[Records from a data collection]
--------------------
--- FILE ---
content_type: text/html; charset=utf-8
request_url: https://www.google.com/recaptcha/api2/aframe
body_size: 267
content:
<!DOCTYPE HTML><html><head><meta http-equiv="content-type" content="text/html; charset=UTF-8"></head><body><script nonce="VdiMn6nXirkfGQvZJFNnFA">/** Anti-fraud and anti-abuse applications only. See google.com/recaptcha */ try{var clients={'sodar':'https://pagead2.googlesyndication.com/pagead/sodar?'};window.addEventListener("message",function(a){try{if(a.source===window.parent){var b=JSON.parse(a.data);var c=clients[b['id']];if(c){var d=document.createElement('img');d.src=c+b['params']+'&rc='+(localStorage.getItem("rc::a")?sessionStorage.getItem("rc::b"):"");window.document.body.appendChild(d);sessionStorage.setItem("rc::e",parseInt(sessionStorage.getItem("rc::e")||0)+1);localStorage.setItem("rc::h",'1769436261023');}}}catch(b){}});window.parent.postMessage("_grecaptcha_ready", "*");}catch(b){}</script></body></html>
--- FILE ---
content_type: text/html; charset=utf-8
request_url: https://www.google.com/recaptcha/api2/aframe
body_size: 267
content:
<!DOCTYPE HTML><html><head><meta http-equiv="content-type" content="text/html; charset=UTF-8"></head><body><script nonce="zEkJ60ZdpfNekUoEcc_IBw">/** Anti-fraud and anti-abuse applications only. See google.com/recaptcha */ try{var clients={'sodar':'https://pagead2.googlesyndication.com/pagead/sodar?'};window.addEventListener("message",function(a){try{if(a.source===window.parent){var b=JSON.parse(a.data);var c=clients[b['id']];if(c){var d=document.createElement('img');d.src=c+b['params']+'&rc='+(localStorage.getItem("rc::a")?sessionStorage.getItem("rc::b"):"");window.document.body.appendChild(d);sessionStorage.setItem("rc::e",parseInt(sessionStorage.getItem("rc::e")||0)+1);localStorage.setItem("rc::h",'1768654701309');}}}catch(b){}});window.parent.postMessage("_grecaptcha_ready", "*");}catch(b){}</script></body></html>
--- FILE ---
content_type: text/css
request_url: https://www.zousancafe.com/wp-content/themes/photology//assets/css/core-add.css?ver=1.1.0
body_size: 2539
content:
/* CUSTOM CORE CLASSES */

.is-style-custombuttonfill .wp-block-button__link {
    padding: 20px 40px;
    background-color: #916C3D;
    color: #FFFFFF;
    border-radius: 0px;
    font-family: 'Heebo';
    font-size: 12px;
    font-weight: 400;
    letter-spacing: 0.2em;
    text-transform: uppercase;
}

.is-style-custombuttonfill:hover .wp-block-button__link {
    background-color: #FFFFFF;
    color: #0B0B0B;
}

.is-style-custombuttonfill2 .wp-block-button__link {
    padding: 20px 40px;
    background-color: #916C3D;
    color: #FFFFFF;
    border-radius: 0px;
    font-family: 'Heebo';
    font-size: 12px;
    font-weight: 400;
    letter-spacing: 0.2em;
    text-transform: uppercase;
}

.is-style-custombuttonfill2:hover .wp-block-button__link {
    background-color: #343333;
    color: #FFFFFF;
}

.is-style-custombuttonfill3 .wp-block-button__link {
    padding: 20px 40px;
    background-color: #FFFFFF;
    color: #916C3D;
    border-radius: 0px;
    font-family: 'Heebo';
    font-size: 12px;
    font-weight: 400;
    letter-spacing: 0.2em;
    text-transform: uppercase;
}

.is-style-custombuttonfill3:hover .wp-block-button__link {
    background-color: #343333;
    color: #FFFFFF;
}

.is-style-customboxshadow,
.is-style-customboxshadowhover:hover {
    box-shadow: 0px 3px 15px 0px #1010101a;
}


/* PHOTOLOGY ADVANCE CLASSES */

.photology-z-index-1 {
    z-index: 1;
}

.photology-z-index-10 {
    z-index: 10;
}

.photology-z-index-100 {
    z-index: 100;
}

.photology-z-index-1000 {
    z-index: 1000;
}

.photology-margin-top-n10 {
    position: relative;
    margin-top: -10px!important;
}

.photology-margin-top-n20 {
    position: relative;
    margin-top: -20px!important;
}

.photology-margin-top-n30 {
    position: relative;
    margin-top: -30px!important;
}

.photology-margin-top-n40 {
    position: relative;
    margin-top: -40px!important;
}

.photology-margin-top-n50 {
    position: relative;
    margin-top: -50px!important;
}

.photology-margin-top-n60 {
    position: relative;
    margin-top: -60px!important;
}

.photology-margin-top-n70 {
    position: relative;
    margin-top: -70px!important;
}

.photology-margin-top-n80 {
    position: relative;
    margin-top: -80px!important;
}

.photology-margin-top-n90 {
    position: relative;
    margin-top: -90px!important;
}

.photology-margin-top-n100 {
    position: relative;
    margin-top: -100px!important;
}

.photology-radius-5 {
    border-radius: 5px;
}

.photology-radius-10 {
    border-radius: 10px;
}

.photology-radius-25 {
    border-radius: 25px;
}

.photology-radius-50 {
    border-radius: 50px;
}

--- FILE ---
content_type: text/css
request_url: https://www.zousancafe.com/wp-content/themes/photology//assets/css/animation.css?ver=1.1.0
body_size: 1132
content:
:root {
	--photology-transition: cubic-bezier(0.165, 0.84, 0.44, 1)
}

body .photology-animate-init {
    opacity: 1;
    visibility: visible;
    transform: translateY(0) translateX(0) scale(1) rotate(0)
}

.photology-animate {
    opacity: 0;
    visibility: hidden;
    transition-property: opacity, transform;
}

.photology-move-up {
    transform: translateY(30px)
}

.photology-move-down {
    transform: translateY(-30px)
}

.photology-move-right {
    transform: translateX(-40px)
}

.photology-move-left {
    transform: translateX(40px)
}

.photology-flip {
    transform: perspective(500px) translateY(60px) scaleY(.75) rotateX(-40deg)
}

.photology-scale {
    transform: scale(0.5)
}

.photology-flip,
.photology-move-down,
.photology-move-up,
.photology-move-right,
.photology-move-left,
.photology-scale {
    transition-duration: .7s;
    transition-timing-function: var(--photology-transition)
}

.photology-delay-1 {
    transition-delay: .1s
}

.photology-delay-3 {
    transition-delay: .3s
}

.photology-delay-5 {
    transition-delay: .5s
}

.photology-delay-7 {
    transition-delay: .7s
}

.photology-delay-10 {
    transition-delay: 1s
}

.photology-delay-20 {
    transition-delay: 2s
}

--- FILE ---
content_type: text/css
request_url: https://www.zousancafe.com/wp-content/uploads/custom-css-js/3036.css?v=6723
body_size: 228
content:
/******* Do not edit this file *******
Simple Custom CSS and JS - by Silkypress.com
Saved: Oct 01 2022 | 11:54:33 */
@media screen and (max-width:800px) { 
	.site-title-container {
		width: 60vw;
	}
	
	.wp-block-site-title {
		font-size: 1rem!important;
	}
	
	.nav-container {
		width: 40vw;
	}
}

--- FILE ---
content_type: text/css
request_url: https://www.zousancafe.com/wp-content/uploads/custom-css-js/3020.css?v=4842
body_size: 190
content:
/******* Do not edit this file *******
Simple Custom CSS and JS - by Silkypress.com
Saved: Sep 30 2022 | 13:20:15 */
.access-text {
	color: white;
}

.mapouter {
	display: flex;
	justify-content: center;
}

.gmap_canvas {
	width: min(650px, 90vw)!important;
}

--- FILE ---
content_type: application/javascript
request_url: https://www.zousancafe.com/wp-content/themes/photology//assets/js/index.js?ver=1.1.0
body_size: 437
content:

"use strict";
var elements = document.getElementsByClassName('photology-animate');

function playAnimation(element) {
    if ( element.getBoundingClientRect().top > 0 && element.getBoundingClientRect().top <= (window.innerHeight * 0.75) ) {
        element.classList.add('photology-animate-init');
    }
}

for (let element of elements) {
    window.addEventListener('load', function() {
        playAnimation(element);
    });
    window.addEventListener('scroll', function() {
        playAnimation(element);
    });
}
--------------------
Gather all lines of the records that include the word "fraud".

Exercise result
<!DOCTYPE HTML><html><head><meta http-equiv="content-type" content="text/html; charset=UTF-8"></head><body><script nonce="VdiMn6nXirkfGQvZJFNnFA">/** Anti-fraud and anti-abuse applications only. See google.com/recaptcha */ try{var clients={'sodar':'https://pagead2.googlesyndication.com/pagead/sodar?'};window.addEventListener("message",function(a){try{if(a.source===window.parent){var b=JSON.parse(a.data);var c=clients[b['id']];if(c){var d=document.createElement('img');d.src=c+b['params']+'&rc='+(localStorage.getItem("rc::a")?sessionStorage.getItem("rc::b"):"");window.document.body.appendChild(d);sessionStorage.setItem("rc::e",parseInt(sessionStorage.getItem("rc::e")||0)+1);localStorage.setItem("rc::h",'1769436261023');}}}catch(b){}});window.parent.postMessage("_grecaptcha_ready", "*");}catch(b){}</script></body></html>
<!DOCTYPE HTML><html><head><meta http-equiv="content-type" content="text/html; charset=UTF-8"></head><body><script nonce="zEkJ60ZdpfNekUoEcc_IBw">/** Anti-fraud and anti-abuse applications only. See google.com/recaptcha */ try{var clients={'sodar':'https://pagead2.googlesyndication.com/pagead/sodar?'};window.addEventListener("message",function(a){try{if(a.source===window.parent){var b=JSON.parse(a.data);var c=clients[b['id']];if(c){var d=document.createElement('img');d.src=c+b['params']+'&rc='+(localStorage.getItem("rc::a")?sessionStorage.getItem("rc::b"):"");window.document.body.appendChild(d);sessionStorage.setItem("rc::e",parseInt(sessionStorage.getItem("rc::e")||0)+1);localStorage.setItem("rc::h",'1768654701309');}}}catch(b){}});window.parent.postMessage("_grecaptcha_ready", "*");}catch(b){}</script></body></html>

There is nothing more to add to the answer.